Once mom left, I stood back up and continued my act only to be received by more groans and anger from my captive audience which, by the way, consisted of my 3 older sisters and my grandmother. Oh but, here she comes again, and she is not amused! I could here those staccato footsteps coming across the house (probably only 10 or 12 steps, small house you know) with rapid determination. "Smack". A reprimand followed, I can't remember what it was (for God's sake, I was only about 2, what do you people expect?). I do remember that it was forced through clenched teeth. The crib suddenly jerked as I stumbled back down onto my bottom, watching the light switch get farther and farther out of my reach. Mom had pulled the crib away from the wall and shut out the light with a quick smack against the wall. I can still hear those staccato footsteps as they disappeared to the other side of the house.

There were 9 people living in our house at that time, 6 kids, one grandmother and 2 parents. It's important to note that we were Catholic. The house was 2 bedrooms and there was a small room at the back of the house, I think it was some sort of laundry room or something like that. Anyway, it was turned into a makeshift room with a trundle bed for my 2 brothers. All the girls and grandma slept in the second bedroom and mom and dad slept in the front bedroom.
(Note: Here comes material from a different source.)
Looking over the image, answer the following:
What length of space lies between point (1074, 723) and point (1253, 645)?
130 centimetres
My dad worked 2, sometimes 3 jobs at a time to take care of all of us. The jobs that I can remember he had were butcher, janitor for a doctor's office and for a print shop. Sometimes he would take a few of us with him and I thought it was very exciting. We would take some of the candy from the doctor's office candy jar. OK, here is the real scary part, we would take the used syringes out of the trash cans (yes people, there were no bio-hazard locked containers for such nasty items back then) and we would take out the used, bent needle and keep the syringe part so we could take it home and play doctor. Wow!
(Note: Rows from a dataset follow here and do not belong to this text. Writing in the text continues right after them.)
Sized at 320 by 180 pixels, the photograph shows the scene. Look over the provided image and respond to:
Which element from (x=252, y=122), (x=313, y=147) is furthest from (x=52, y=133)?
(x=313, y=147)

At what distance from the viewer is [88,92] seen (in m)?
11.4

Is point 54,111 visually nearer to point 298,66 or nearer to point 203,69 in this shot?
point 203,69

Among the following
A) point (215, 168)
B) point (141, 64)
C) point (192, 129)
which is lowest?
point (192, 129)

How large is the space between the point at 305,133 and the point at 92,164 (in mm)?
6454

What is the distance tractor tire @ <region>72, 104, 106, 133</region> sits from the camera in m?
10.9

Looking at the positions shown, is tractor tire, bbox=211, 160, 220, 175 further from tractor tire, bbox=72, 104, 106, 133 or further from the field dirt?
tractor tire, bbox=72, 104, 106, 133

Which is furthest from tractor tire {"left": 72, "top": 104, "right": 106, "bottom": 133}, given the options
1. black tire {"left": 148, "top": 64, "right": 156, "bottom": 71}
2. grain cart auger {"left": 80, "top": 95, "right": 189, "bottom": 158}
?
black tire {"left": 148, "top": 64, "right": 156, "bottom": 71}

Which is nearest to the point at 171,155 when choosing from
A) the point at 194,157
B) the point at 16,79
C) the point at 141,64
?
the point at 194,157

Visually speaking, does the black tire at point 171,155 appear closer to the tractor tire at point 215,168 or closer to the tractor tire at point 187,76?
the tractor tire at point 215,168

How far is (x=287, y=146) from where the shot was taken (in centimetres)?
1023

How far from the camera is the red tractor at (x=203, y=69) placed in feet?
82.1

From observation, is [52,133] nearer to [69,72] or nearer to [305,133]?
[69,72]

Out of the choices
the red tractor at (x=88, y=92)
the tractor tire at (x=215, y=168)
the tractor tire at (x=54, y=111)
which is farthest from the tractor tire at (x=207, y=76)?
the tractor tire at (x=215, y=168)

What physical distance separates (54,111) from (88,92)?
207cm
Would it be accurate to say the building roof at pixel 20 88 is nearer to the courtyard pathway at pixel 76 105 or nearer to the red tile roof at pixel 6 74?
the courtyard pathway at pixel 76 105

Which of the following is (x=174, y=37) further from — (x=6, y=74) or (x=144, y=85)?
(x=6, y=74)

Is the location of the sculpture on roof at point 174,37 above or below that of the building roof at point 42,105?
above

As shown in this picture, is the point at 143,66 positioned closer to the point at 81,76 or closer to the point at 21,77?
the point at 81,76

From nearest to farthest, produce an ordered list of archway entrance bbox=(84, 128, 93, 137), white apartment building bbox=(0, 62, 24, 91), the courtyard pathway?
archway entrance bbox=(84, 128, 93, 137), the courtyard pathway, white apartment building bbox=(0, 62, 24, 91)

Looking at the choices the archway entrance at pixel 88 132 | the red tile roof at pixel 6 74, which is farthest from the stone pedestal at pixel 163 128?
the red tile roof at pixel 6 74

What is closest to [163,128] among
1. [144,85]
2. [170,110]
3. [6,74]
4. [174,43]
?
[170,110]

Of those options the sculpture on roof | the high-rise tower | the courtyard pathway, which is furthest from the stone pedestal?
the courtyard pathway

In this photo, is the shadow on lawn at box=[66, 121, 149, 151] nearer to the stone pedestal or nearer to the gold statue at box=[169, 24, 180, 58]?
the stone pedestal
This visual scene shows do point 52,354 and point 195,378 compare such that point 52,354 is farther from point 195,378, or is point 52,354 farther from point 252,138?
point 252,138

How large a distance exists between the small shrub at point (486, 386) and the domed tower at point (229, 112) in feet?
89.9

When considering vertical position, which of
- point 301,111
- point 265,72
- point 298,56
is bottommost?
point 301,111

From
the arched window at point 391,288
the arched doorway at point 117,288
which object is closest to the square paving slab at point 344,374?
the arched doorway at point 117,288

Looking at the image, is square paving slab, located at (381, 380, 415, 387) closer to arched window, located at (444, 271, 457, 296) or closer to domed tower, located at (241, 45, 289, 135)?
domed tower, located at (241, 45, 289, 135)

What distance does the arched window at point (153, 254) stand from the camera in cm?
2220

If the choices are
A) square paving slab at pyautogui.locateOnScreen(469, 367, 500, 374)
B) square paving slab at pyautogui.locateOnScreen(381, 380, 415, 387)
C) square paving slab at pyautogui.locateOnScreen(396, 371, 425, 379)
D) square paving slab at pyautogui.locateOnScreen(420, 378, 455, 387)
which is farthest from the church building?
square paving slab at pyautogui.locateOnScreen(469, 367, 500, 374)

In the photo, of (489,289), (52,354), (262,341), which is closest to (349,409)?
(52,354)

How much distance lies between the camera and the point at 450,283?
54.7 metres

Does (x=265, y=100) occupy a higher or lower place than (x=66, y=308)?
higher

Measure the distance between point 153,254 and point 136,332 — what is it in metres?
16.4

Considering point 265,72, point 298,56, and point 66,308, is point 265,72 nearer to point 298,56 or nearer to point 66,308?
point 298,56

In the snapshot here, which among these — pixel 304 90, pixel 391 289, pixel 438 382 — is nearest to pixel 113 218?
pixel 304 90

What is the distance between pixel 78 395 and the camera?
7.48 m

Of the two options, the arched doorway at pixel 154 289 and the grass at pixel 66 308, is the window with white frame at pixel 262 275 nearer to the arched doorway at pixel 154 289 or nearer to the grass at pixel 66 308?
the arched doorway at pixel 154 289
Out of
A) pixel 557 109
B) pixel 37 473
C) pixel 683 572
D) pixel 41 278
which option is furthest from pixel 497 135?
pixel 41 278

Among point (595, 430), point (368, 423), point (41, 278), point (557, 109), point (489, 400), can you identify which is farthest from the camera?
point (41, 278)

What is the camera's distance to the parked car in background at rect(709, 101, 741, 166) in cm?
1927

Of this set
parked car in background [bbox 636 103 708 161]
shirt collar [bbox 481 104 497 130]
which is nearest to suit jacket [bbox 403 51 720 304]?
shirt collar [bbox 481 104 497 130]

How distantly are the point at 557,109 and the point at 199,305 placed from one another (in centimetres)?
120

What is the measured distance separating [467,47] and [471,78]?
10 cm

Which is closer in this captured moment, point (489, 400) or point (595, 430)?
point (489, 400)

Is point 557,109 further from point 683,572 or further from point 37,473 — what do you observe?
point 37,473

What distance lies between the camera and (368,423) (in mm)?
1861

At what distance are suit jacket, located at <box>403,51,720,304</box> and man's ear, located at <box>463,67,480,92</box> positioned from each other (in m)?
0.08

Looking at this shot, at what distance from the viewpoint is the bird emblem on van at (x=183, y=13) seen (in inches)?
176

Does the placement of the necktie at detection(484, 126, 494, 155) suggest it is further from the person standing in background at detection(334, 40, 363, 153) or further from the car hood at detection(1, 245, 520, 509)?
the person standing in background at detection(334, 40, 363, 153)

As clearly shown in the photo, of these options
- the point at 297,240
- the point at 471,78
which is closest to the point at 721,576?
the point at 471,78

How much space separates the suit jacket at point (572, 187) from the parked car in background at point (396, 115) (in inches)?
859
My mom also worked as a cocktail waitress and later as a bartender. Now that I think about it, how the hell did these people find time to make so many babies? They even had one more after me? Oh, I forgot, we were Catholic....and Mexican! That's equivalent to rabbits on crack.

I hope that was enough to satisfy your need for stereotypes. Let's move on...

My life couldn't be any more different now. I live in the OC, or as we Angelenos like to call it, "Behind the Orange Curtain". I am married to a gringo, I have 2 kids and a pretty large house and I can't hear the freeway when I lay my head down at night. We both are currently unemployed and the kids visit their grandparents at their private country club in Palm Desert.

So I know what you are thinking, I sold out for the big house. First off, my house is not that fabulous and I would never be allowed on the Real Housewives of Orange County, besides, my sisters would drive out here and beat the hell out of me if that ever happened.

Yes, I married a man whose parents had money and lived on a private country club in the "Desert", that's how we OC people refer to the place where we golf, tan and spa! My husband had a skyrocketing career with a Fortune 100 company and he took me on lots of tropical vacations every year. So I married him! OK, don't be rude, I married him because I could see under that pompous, Republican, crusty outer shell, there was soft hearted, loving, loyal human being who let me be as crazy as I am. No excuses.

But, all the material aspirations came to a grinding halt, for a myriad of reasons, or as George Lopez would say "I can't have nuthin"!

Out of 15 years of marriage, 12 have been a struggle due to health, unemployment, financial and marital challenges. And we are still here, still together. Together because we want to be. Don't get me wrong, there have been many times when both of us have contemplated throwing in the towel because it has been hard, harder than I could have ever imagined.

Now we live the stereotypical life of every other person who worked hard for a nice place to live, financial security, and good medical care. It's all gone, no security, no assurances that we will have this place to live in and no promises that we can make to our children for their college education. We can promise them that no matter what, we will do everything to keep them safe, healthy and loved.

1 comment:

  1. I remember my childhood. I'm a Latina too. I grew up in Puerto Rico with blue skies, sand and lots of mosquitoes! Ah, the memories... Now we need to look at things with a little bit of humor as we struggle with this economy and life. We all have challenges that we need to overcome. We always tend to think that our problems are huge and we forget that out there there are families that are in worst situations and still look at life we hope and a smile. I'm proud of you Julie, for writing about your life and struggles. There is light at the end of the tunel for all of us!. Love you.